Kontrolliert werden vor allem Entscheidungen um die Finanzen, denn der Betreuer kann ja relativ frei über das Geld des Betreuten verfügen. Berufsbetreuer müssen deshalb jeden Cent ganz genau abrechnen. „Wenn Familienangehörige die Betreuung ehrenamtlich übernehmen, gilt dagegen in den meisten Fällen eine sogenannte befreite Betreuung. Dann genügt es, dem Gericht einmal pro Jahr eine Vermögensaufstellung zukommen zu lassen“, erklärt Dietmar Kurze.

Klar, dass der Richter hellhörig wird, wenn das Vermögen innerhalb kurzer Zeit rasant in den Keller geht. Auch wenn das Gericht keine detaillierte Buchführung sehen will, macht es trotzdem häufig Sinn, alle Ausgaben genau zu notieren und sämtliche Belege aufzuheben. So kann man jederzeit beweisen, dass alles seine Richtigkeit hat. „Nach dem Tod des Betreuten unterstellen andere Erben dem Betreuer nicht selten, dass er sich finanziell bereichert hätte“, so die Erfahrung von Dietmar Kurze aus der täglichen Beratungspraxis. Die anderen Erben können dann eine detaillierte Buchführung vom Betreuer verlangen, und die ist im Nachhinein häufig schwierig.

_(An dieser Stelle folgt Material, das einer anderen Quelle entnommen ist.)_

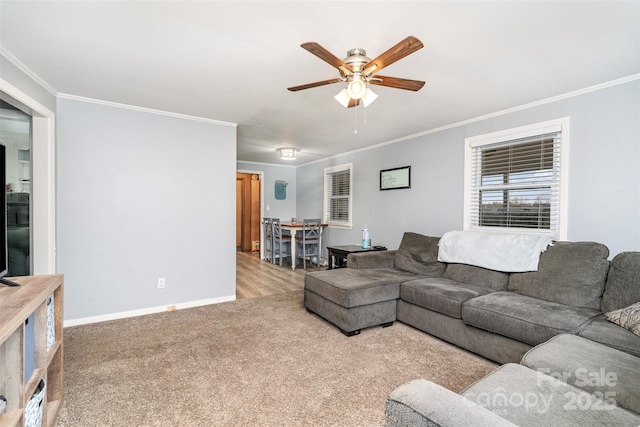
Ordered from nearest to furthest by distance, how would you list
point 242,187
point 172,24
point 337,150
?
point 172,24 → point 337,150 → point 242,187

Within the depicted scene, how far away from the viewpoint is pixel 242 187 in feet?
26.1

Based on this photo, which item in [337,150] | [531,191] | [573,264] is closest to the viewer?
[573,264]

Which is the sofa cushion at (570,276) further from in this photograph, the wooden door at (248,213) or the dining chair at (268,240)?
the wooden door at (248,213)

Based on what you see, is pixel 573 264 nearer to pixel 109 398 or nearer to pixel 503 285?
pixel 503 285

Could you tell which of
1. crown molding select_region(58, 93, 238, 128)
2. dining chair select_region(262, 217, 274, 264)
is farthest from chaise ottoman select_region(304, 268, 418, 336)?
dining chair select_region(262, 217, 274, 264)

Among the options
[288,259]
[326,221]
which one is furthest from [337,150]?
[288,259]

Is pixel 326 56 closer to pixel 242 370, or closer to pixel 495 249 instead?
pixel 242 370

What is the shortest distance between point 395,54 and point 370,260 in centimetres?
244

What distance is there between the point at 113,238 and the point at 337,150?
3610mm

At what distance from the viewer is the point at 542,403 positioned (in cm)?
114

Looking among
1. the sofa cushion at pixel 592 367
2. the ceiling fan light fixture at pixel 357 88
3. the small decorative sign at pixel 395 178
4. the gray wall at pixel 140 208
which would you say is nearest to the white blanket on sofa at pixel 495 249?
the sofa cushion at pixel 592 367

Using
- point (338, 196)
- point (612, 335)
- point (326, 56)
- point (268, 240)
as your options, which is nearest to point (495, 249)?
point (612, 335)

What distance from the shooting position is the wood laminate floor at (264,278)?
13.8 feet

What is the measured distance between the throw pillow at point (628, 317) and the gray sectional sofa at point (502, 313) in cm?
4
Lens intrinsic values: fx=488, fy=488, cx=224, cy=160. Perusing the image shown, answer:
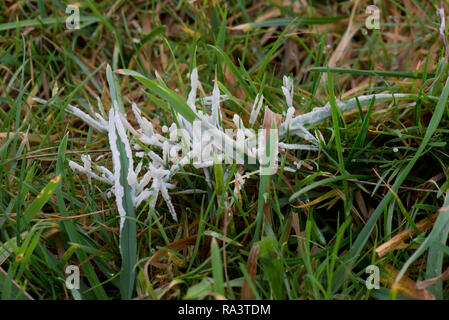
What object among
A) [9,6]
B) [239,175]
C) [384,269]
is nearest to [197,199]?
[239,175]

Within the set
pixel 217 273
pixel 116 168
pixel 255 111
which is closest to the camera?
pixel 217 273

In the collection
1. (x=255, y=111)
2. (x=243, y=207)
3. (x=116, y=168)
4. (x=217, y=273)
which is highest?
(x=255, y=111)

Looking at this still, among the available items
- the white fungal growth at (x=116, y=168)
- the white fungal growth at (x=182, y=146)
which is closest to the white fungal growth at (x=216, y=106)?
the white fungal growth at (x=182, y=146)

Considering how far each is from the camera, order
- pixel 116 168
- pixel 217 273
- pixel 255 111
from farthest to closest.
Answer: pixel 255 111 < pixel 116 168 < pixel 217 273

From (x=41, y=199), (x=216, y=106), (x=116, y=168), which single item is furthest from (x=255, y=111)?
(x=41, y=199)

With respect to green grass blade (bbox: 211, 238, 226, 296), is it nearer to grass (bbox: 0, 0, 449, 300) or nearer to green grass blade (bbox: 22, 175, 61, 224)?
grass (bbox: 0, 0, 449, 300)

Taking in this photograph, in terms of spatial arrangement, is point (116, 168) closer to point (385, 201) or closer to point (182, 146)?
point (182, 146)

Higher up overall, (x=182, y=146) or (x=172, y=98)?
(x=172, y=98)

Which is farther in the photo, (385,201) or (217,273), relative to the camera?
(385,201)

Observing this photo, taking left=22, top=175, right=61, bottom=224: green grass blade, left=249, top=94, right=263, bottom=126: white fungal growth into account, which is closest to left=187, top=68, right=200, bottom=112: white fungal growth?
left=249, top=94, right=263, bottom=126: white fungal growth

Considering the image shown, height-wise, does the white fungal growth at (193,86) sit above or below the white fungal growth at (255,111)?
above

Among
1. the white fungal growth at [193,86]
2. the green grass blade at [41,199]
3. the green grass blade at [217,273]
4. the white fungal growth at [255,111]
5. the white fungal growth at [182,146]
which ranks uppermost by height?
the white fungal growth at [193,86]

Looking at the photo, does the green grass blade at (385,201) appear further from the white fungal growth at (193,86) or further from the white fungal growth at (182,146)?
the white fungal growth at (193,86)
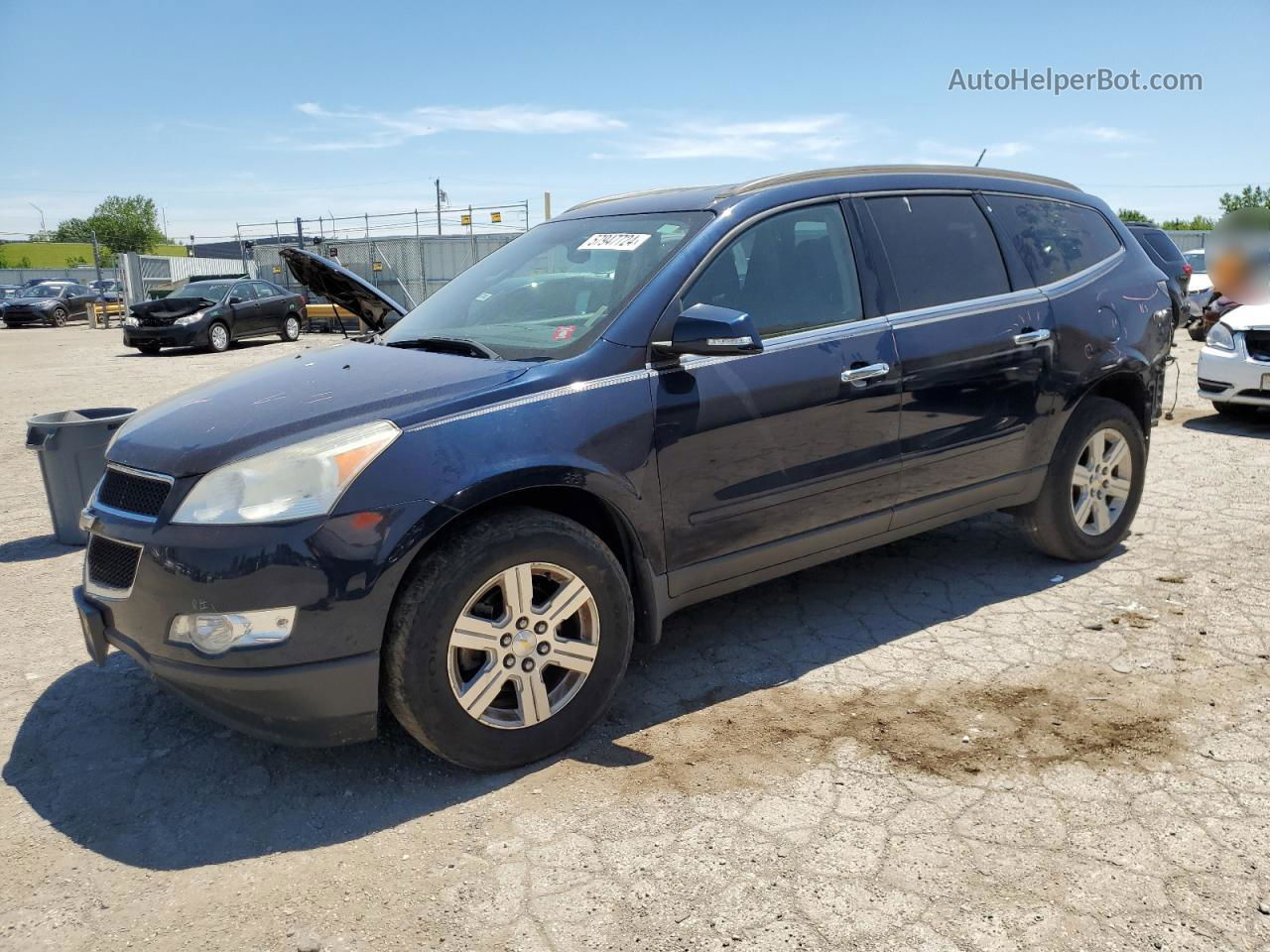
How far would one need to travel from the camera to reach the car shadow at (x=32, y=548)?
5.64 metres

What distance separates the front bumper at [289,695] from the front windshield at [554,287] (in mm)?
1203

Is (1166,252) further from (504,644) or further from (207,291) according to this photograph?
(207,291)

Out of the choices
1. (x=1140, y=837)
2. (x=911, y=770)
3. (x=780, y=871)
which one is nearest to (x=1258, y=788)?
(x=1140, y=837)

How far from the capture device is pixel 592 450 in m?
3.20

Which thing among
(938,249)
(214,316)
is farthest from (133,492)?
(214,316)

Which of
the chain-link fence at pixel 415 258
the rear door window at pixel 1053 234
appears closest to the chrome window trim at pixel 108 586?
the rear door window at pixel 1053 234

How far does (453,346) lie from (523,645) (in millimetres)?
1177

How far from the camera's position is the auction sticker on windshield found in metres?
3.79

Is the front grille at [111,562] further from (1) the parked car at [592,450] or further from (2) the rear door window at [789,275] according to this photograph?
(2) the rear door window at [789,275]

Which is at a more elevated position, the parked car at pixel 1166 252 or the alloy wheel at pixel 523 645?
the parked car at pixel 1166 252

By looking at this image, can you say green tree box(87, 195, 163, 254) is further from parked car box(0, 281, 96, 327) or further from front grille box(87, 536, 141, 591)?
front grille box(87, 536, 141, 591)

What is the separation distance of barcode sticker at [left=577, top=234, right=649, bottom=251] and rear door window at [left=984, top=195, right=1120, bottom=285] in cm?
185

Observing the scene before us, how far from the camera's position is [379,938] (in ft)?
7.99

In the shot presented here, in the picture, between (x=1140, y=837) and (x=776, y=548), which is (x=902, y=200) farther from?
(x=1140, y=837)
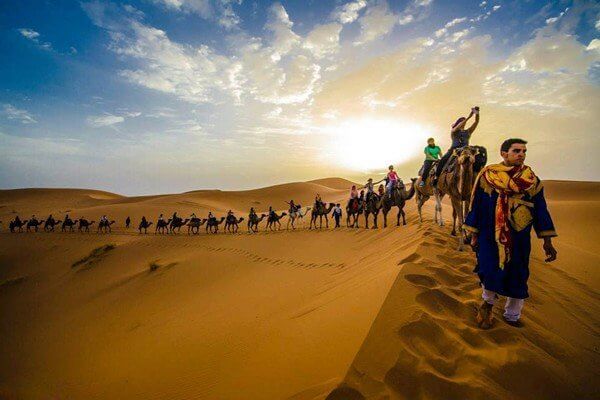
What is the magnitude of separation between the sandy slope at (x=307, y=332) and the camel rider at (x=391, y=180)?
111 inches

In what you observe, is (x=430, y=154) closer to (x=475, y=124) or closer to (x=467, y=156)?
(x=475, y=124)

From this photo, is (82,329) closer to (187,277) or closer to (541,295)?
(187,277)

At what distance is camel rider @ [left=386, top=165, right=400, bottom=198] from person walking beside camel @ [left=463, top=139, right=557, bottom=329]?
10172 mm

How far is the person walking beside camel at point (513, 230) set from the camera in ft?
10.5

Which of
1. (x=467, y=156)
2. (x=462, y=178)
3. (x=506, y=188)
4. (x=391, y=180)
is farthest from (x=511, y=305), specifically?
(x=391, y=180)

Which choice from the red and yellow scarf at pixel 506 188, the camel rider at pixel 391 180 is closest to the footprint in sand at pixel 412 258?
the red and yellow scarf at pixel 506 188

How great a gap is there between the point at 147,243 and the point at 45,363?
1287 cm

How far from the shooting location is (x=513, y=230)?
323cm

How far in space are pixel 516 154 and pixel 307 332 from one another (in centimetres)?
322

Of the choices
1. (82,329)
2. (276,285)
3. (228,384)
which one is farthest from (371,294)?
(82,329)

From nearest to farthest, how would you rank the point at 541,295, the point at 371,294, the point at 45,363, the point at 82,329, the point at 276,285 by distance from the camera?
1. the point at 371,294
2. the point at 541,295
3. the point at 45,363
4. the point at 276,285
5. the point at 82,329

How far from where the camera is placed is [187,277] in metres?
10.8

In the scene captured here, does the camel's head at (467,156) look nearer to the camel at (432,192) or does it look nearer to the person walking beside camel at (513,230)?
the camel at (432,192)

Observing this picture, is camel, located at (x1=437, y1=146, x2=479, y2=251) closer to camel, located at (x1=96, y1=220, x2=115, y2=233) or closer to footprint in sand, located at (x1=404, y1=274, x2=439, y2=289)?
footprint in sand, located at (x1=404, y1=274, x2=439, y2=289)
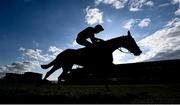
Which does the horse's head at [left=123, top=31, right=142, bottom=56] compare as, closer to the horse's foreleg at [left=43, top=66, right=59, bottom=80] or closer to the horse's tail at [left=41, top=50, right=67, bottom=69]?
the horse's tail at [left=41, top=50, right=67, bottom=69]

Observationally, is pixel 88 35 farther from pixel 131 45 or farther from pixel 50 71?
pixel 50 71

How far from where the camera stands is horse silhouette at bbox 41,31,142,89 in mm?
11578

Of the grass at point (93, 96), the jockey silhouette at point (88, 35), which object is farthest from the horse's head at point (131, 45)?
the grass at point (93, 96)

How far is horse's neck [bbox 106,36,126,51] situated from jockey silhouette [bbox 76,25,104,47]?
0.69m

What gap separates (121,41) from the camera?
12.4 meters

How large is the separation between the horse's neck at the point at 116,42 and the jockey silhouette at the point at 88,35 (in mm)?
694

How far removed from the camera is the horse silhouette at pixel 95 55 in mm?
11578

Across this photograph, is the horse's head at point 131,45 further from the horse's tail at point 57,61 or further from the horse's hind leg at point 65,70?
the horse's tail at point 57,61

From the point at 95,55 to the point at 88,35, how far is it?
1.04 metres

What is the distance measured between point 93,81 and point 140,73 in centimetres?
→ 1169

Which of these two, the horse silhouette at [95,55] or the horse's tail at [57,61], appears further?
the horse's tail at [57,61]

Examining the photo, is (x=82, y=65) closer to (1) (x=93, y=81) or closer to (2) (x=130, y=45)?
(2) (x=130, y=45)

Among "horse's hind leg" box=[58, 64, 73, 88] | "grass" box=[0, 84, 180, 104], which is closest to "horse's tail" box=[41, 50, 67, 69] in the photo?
"horse's hind leg" box=[58, 64, 73, 88]

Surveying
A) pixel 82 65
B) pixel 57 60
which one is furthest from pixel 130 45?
pixel 57 60
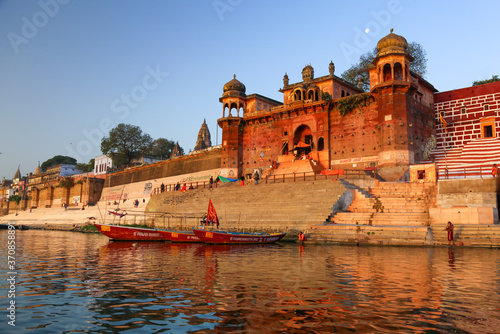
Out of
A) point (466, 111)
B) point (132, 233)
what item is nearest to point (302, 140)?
point (466, 111)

Praktische Faustregel: Je schlechter das Verhältnis innerhalb der Familie und je größer das Vermögen des Betreuten, desto wahrscheinlicher gibt es später Streit ums Erbe und desto wichtiger wird eine penible Buchführung. Wenn sowieso keinerlei Vermögen vorhanden ist oder wenn es ganz sicher überhaupt keine weiteren Erben gibt, kann man sich eine detaillierte Abrechnung natürlich schenken.

Kann man es ablehnen, Betreuer zu werden?

„Die Entscheidung des Gerichts ist bindend“, sagt Dietmar Kurze. Man kann die Bestellung zum Betreuer nur unter sehr strengen Bedingungen ablehnen, beispielsweise weil man nachweislich schwer erkrankt ist und diese Aufgabe deshalb tatsächlich nicht (mehr) erfüllen kann. In der Regel versuchen die Gerichte schon vorab zu klären, ob der vorgesehene Betreuer bereit ist, die Betreuung auch tatsächlich zu übernehmen. „Grundsätzlich dürfen die Richter jemanden aber auch gegen seinen Willen zum Betreuer bestellen“, erklärt Dietmar Kurze. Dies ist seiner Erfahrung nach jedoch eine sehr seltene Ausnahme.